The Berkman Center is pleased to announce a new publication from the Privacy Tools for Sharing Research Data project, authored by a multidisciplinary group of project collaborators from the Berkman Center, MIT Libraries, and Harvard's Center for Research on Computation and Society. This article summarizes research exploring various models by which governments release data to the public and the interventions in place to protect the privacy of individuals in the data. Applying concepts from the recent scientific and legal literature on privacy, the authors propose a framework for a modern privacy analysis and illustrate how governments can use the framework to select appropriate privacy controls that are calibrated to the specific benefits and risks in individual data releases.
Governments are under increasing pressure to promote transparency, accountability, and innovation by making the data they hold available to the public. Because the data often contain information about individuals, agencies rely on various standards and interventions to protect privacy interests while supporting a range of beneficial uses of the data. However, there are growing concerns among privacy scholars, policymakers, and the public that these approaches are incomplete, inconsistent, and difficult to navigate.
This article provides a survey of practices for releasing data in response to freedom of information and Privacy Act requests, traditional public and vital records, official statistics, and e-government and open government initiatives. This review yields a number of findings:
Governments rely on a narrow set of tools to analyze and mitigate privacy risks, compared to the wide range of privacy interventions proposed by computer scientists, legal scholars, and social scientists.

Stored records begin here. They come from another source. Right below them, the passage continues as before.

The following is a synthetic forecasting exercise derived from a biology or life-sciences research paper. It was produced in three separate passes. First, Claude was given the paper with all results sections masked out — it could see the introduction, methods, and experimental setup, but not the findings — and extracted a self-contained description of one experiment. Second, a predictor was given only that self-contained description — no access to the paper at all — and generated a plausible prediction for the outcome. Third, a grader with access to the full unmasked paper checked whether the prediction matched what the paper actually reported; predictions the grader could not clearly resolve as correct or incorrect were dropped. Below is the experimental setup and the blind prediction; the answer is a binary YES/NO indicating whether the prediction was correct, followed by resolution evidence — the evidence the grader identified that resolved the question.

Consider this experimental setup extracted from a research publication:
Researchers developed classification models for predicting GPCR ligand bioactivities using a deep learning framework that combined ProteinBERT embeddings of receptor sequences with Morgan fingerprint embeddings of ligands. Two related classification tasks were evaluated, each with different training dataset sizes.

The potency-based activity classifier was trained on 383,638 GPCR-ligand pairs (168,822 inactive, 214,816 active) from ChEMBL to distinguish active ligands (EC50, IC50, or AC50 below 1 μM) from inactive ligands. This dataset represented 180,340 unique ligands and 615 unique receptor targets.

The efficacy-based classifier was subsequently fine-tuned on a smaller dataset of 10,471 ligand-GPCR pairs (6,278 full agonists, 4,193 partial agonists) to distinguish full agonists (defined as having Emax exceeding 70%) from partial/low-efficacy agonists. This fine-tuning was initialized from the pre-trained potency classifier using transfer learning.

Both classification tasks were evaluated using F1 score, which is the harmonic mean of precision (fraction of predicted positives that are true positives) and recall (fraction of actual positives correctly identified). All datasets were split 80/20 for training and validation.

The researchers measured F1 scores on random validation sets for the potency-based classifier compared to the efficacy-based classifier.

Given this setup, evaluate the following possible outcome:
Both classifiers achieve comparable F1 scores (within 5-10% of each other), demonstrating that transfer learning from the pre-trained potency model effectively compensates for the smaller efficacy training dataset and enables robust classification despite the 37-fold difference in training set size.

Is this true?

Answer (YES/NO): NO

Most agencies address privacy concerns by withholding or redacting records that contain certain pieces of information considered to be directly or indirectly identifying based on an ad hoc balancing of interests.
Treatment of data across government actors is largely inconsistent. Similar privacy risks (and, in some cases, even identical sets of data) are addressed differently by different actors.
Guidance on interpreting regulatory standards for privacy and implementing appropriate methods for privacy protection in specific data release settings is very limited.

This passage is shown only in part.